SHADWELL, ALBEMARLE Co., [VA.], November 2nd, 1852.
MY DEAR SIR: I know not if a man retired as I am from politics and never very active or influential in that field has a title to ask a favour even at the hands of one of his own strait sect; but as I speak not in my own behalf but for another I have ventured to approach you on the subject.
I learn, but not from himself, or by his agency, that in case Mr. Pierce shall have been elected, my friend, Gov[erno]r McDonald of Georgia has been mentioned in his own and some other contiguous states as a suitable member of the Cabinet: and it has been suggested that your influence would avail in getting him into that position.
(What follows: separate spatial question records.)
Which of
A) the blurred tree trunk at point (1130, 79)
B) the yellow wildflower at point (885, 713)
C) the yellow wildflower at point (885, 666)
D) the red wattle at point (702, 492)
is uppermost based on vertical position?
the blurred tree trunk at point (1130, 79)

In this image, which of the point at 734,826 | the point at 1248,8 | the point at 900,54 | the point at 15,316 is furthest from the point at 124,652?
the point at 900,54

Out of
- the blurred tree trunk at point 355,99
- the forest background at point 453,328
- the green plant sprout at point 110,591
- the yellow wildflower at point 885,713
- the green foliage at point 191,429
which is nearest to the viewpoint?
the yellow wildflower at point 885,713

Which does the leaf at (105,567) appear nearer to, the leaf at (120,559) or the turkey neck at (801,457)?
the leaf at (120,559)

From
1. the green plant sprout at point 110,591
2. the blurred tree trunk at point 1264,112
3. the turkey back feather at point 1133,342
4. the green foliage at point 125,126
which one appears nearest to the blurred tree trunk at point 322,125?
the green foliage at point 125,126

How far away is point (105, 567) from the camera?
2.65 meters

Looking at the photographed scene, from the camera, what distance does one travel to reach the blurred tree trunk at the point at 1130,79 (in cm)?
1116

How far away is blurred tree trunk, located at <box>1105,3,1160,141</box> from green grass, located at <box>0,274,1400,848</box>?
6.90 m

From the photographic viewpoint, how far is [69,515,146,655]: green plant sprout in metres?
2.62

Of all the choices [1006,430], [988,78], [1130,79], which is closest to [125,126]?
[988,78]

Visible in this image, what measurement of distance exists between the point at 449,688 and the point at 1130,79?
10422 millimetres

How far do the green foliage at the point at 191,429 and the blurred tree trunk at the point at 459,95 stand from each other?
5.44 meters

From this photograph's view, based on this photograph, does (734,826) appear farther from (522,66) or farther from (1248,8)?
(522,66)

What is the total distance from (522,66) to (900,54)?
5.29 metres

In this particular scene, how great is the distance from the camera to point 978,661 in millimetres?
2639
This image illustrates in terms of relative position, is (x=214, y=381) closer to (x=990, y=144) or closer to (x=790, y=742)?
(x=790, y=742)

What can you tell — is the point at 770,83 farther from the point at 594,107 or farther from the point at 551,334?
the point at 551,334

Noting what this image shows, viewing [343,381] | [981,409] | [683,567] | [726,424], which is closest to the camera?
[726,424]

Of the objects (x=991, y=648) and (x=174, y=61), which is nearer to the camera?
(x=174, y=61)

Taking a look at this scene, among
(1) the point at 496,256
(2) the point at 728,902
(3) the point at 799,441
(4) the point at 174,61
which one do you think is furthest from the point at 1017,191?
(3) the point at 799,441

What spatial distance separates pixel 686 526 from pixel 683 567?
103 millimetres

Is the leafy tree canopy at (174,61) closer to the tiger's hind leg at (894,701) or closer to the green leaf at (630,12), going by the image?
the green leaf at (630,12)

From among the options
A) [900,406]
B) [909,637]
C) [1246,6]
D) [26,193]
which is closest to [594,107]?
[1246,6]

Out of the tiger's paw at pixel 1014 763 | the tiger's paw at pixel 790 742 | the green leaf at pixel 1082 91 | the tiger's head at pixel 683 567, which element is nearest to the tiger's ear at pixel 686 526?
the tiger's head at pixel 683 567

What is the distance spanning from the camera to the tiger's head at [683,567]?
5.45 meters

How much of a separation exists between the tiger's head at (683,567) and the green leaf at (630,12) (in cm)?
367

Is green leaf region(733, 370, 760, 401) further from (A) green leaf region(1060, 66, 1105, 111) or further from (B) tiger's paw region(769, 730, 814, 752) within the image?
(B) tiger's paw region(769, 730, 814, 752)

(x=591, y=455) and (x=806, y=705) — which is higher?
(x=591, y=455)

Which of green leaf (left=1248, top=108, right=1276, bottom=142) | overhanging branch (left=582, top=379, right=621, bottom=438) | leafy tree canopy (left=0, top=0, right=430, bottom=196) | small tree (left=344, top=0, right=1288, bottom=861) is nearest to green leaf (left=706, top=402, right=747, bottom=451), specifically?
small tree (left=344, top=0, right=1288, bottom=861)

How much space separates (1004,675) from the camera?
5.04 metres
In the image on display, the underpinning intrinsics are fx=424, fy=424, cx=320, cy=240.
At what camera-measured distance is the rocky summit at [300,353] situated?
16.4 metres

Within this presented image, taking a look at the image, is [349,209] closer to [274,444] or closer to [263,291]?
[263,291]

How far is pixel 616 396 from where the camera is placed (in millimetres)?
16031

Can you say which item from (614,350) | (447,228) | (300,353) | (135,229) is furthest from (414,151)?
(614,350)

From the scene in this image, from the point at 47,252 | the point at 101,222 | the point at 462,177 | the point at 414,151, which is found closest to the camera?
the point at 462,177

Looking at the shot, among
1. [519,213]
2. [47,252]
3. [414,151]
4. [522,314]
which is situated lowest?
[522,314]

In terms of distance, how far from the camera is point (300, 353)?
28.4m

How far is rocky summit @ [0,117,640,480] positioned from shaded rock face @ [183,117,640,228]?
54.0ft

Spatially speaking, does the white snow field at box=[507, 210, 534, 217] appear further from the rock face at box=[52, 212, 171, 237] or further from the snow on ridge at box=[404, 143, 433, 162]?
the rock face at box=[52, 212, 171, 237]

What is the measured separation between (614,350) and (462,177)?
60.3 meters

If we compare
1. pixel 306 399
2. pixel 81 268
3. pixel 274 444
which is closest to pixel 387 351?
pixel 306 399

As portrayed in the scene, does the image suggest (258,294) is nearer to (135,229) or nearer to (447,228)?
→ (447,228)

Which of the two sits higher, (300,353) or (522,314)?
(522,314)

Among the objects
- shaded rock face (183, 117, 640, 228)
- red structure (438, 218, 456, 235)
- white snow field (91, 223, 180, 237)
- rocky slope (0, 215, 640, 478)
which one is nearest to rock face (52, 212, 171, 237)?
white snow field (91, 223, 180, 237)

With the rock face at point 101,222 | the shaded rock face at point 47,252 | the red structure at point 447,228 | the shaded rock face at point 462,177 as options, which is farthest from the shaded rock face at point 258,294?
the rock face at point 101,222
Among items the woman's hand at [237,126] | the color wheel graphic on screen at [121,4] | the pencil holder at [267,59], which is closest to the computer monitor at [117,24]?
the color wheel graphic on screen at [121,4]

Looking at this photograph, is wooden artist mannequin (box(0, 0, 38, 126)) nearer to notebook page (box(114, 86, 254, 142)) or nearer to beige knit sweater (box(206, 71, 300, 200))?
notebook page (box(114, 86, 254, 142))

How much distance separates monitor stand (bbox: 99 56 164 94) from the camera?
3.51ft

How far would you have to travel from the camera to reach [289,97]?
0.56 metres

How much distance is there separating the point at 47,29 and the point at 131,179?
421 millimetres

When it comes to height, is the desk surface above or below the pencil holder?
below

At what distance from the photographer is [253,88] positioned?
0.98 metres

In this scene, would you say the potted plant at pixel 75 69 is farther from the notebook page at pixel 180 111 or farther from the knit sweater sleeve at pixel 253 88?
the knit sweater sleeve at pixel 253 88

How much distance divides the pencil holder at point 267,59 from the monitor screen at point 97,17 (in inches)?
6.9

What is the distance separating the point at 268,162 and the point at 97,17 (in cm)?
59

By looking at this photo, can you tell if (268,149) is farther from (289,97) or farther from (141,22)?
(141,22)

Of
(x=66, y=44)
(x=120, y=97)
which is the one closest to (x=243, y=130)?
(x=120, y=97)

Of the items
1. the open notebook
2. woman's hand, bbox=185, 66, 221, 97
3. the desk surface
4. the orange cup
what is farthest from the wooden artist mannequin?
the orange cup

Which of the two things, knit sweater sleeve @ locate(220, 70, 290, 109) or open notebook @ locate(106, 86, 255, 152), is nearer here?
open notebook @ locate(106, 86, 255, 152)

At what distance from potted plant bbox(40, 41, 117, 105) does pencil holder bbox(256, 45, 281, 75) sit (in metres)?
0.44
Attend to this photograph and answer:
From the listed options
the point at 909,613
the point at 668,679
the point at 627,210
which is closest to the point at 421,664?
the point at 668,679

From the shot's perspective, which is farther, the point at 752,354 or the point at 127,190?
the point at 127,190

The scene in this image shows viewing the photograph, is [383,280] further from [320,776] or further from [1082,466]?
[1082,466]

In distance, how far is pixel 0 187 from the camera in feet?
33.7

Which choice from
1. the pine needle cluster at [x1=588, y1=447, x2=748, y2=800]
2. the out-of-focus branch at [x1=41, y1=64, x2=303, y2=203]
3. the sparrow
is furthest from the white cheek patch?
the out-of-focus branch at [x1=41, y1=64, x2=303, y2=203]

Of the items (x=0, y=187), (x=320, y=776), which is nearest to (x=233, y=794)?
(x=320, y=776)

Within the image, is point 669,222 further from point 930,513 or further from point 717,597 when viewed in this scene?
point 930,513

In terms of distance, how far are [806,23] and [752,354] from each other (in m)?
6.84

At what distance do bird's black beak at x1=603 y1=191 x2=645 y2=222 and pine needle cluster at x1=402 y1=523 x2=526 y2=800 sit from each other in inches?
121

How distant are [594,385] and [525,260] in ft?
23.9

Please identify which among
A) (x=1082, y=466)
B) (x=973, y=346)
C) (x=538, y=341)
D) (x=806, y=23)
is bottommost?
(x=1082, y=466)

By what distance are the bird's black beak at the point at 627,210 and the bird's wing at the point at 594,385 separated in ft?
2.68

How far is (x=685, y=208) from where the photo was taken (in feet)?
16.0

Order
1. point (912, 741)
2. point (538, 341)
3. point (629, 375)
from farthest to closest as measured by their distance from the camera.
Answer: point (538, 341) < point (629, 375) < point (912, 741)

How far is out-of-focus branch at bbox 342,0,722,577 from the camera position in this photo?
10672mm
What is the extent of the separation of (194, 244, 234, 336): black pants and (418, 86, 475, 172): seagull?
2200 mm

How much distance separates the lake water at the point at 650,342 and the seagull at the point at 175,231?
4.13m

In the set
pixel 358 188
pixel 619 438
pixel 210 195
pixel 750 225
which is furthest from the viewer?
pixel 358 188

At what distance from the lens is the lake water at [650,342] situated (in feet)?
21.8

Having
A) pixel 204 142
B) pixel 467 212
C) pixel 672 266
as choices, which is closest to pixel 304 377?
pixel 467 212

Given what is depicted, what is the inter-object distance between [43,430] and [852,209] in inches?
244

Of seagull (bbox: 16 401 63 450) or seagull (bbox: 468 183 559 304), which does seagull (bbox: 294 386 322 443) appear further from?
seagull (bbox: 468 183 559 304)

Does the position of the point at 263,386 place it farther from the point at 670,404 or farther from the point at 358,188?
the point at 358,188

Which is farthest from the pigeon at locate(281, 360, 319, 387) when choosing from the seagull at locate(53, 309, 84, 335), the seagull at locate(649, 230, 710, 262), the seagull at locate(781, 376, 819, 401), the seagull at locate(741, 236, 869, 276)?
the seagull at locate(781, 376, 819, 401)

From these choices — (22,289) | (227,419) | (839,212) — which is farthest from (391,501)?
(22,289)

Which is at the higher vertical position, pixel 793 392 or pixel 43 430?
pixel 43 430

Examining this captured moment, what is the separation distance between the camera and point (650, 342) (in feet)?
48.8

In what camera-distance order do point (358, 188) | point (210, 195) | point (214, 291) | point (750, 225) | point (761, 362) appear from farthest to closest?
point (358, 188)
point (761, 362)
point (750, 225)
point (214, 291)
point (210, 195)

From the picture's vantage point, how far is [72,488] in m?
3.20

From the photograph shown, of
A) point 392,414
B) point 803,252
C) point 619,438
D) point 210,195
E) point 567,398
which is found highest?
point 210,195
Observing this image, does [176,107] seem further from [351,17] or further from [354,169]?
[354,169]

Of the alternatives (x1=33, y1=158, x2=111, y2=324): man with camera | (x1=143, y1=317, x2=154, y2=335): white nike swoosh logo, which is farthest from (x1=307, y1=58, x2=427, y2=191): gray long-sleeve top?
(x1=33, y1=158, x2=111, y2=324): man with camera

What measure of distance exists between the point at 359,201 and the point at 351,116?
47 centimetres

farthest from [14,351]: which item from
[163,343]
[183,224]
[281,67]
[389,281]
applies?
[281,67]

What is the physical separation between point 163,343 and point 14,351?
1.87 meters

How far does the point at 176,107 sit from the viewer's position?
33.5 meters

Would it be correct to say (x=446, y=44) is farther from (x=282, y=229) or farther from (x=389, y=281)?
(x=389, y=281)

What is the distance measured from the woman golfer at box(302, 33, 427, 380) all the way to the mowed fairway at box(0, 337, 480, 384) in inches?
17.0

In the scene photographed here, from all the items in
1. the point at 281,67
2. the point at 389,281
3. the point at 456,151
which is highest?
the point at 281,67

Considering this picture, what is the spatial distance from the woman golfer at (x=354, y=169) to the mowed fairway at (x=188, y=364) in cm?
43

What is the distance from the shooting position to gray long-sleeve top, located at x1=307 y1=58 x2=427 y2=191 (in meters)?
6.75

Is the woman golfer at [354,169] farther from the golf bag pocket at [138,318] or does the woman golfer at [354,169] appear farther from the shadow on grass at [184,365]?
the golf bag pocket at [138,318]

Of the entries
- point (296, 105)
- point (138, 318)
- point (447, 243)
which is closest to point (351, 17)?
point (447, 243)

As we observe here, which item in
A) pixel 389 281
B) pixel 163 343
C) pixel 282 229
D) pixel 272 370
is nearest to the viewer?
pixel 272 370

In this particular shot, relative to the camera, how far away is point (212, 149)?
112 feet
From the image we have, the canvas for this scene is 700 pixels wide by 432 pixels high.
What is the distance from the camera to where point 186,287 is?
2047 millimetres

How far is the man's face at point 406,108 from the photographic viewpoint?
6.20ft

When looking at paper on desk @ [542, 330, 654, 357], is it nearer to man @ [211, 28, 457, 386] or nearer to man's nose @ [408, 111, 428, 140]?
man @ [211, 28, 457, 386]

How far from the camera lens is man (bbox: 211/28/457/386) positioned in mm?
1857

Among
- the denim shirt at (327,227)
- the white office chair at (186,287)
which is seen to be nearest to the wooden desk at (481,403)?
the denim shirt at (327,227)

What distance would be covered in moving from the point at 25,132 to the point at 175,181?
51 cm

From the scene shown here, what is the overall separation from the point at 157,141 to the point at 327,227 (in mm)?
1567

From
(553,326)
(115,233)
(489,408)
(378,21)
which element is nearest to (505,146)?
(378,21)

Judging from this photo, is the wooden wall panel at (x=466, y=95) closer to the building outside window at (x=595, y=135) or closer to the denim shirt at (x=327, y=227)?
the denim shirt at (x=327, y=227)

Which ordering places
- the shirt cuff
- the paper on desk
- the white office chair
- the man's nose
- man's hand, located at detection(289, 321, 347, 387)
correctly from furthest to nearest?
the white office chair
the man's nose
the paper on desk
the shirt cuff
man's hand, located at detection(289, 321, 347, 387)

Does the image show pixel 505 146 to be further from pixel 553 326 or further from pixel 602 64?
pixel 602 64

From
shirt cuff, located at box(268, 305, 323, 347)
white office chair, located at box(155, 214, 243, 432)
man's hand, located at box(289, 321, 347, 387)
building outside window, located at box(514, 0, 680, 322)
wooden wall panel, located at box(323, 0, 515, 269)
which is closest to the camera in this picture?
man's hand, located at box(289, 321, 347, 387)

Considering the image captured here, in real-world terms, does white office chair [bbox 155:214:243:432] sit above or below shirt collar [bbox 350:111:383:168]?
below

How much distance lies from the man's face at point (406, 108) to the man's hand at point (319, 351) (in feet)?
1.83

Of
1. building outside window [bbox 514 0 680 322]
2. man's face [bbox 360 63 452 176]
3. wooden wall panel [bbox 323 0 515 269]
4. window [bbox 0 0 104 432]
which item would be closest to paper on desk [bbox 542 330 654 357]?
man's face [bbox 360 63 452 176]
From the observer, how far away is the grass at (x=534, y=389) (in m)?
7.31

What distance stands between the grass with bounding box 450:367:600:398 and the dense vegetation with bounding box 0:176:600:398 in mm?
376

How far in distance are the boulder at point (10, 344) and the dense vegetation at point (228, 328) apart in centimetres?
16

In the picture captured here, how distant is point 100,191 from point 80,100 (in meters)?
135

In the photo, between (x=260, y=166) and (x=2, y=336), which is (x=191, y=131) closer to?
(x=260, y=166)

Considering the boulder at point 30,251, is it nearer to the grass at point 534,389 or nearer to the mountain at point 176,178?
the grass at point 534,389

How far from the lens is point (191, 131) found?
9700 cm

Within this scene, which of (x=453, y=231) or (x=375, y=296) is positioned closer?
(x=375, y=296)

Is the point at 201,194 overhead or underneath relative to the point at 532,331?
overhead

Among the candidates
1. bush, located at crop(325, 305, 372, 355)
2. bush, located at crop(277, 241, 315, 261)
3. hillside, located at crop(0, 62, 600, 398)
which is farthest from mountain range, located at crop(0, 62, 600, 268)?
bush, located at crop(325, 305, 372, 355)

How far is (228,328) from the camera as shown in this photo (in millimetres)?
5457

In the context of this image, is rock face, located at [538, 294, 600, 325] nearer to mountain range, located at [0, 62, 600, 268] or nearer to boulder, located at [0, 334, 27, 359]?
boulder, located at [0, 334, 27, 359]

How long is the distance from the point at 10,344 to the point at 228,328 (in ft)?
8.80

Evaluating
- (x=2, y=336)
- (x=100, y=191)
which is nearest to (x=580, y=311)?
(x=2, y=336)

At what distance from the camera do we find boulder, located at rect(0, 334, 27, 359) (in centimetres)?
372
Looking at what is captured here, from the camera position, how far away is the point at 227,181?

I need not mention to you how true he has been to the rights of the South and that he is not more of a disunionist than you and I, that is to say, as the lady remarked of Wilkes, "he does not squint more than every gentleman ought to." But I may say, what his retiring disposition and rare modesty may have prevented your knowing, that he is a man of marked ability, of wise moderation, of Roman firmness, of devoted patriotism, and of the loftiest public and private character. Every drop of his blood pulseth in accordance with Southern rights; and had every Southern man been as wise, as prudent, and as firm as he we should not now have to mourn the surrender of those rights?
I presume from Cobb's activity, that he is after some such post. You know him. Ought such a man, dead in his own state, except perhaps for purposes of mischief, to supplant him whom I propose, and thus rise one step higher towards that office which he has sought by betraying not only his own section, but the very principles which he proposes to maintain? Would it not be a step gained that the President of the Nashville Convention should aid the deliberations of Mr. Pierce?